The episode is written by Steven D. Binder and directed by Terrence O'Hara. Executive producer Gary Glasberg wanted to include and explain many little moments from NCIS' past. "So many little origin moments are sort of touched on, from Tony's wardrobe to the head slap. And it's fun, because there's nothing blatant about it. It's all very well structured and built into the mystery. And as you're going through the story, you find yourself going 'Wait a minute, they just explained one thing'. That was our goal, to come up with an origin story that presented all this information in as natural a way as possible — and sets up what Tony's and Gibbs' dynamic would be for the next decade".

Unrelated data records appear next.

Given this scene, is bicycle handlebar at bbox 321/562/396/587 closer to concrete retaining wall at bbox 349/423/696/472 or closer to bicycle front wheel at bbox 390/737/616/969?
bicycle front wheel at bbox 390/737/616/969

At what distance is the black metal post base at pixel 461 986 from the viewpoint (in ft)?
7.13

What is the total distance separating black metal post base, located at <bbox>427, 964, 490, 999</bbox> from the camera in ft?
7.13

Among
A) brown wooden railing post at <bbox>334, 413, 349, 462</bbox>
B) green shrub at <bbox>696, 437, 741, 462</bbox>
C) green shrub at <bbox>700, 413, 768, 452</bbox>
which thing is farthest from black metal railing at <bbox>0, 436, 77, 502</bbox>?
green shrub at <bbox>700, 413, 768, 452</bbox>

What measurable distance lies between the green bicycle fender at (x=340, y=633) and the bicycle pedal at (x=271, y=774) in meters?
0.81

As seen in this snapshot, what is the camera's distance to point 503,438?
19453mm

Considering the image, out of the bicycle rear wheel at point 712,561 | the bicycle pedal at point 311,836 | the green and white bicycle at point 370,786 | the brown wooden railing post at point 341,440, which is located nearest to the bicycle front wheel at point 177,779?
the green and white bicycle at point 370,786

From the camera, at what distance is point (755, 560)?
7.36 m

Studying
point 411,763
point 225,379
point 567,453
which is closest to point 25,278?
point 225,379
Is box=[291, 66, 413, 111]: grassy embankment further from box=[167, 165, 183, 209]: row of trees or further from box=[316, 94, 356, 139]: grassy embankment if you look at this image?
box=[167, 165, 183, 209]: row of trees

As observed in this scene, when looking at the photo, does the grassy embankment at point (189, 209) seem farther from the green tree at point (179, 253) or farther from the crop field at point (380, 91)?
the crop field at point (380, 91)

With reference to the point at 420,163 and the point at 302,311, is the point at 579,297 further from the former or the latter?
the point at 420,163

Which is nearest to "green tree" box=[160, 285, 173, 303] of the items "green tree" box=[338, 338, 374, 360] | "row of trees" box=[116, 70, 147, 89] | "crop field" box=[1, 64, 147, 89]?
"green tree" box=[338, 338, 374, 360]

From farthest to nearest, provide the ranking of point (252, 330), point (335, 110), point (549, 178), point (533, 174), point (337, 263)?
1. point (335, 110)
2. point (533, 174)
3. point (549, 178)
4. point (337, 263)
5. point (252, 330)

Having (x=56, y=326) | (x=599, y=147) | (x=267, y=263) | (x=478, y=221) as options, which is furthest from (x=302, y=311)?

According to Mark Harmon, Gibbs recruited DiNozzo after listening to his contributions during the case. "We did a scene [...], and every bit of the dialogue in the scene is a test, as far as Gibbs is concerned. He's listening the entire time to what Tony says. And the end of the scene depends on what he says. I mean, DiNozzo doesn't know that. But the scene ends the way it does because of what DiNozzo says, and because of Gibbs' belief in him. And from that, his gut instinct is that this kid is good". In connection with this, Gibbs' rule #5 is introduced: "Don't waste good", referring to DiNozzo wanting to quit. It's in this situation Gibbs' head slap is shown for the first time, which would be a trademark between them on NCIS. On how the head slap began back in Season 1 episode "The Curse": "It was totally spontaneous, though I've heard a lot of people claim it! Michael was doing his thing to a young Navy female petty officer on a ship, and it just seemed appropriate at the time to bring him back toward some sort of reality, which certainly the head slap did".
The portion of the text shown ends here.